* **Exercise details**:
Write down each entry again, exactly as it reads.
═════ Data extract
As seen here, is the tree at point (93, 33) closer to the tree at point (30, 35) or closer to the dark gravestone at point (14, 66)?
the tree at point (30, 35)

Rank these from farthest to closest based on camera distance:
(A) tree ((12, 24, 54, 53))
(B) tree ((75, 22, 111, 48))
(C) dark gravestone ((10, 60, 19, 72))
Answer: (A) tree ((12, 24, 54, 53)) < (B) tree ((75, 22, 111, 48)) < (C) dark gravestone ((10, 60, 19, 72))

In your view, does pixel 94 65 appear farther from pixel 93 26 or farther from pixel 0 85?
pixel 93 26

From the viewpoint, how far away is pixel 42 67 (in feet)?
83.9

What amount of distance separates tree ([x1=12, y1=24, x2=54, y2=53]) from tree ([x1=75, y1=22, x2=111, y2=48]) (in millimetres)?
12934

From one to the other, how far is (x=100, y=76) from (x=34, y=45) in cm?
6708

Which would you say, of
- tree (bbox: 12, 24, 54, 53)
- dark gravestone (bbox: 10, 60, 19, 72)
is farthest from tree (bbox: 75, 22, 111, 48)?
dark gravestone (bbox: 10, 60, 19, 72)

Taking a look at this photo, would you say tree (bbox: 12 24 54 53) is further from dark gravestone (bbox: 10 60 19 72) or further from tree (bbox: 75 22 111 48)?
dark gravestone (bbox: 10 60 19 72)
══════════
* **Result**:
As seen here, is the tree at point (93, 33) closer to the tree at point (30, 35) or closer to the dark gravestone at point (14, 66)?
the tree at point (30, 35)

Rank these from farthest to closest based on camera distance:
(A) tree ((12, 24, 54, 53))
(B) tree ((75, 22, 111, 48))
(C) dark gravestone ((10, 60, 19, 72))
Answer: (A) tree ((12, 24, 54, 53)) < (B) tree ((75, 22, 111, 48)) < (C) dark gravestone ((10, 60, 19, 72))

In your view, does pixel 94 65 appear farther from pixel 93 26 or farther from pixel 0 85?
pixel 93 26

From the viewpoint, how far away is pixel 42 67 (in feet)?
83.9

What amount of distance separates tree ([x1=12, y1=24, x2=54, y2=53]) from tree ([x1=75, y1=22, x2=111, y2=48]) (in millimetres)?
12934

From one to the other, how far is (x=100, y=76) from (x=34, y=45) in cm?
6708

Which would you say, of
- tree (bbox: 12, 24, 54, 53)
- dark gravestone (bbox: 10, 60, 19, 72)
is farthest from tree (bbox: 75, 22, 111, 48)?
dark gravestone (bbox: 10, 60, 19, 72)

Taking a look at this photo, would you say tree (bbox: 12 24 54 53) is further from dark gravestone (bbox: 10 60 19 72) or further from tree (bbox: 75 22 111 48)?
dark gravestone (bbox: 10 60 19 72)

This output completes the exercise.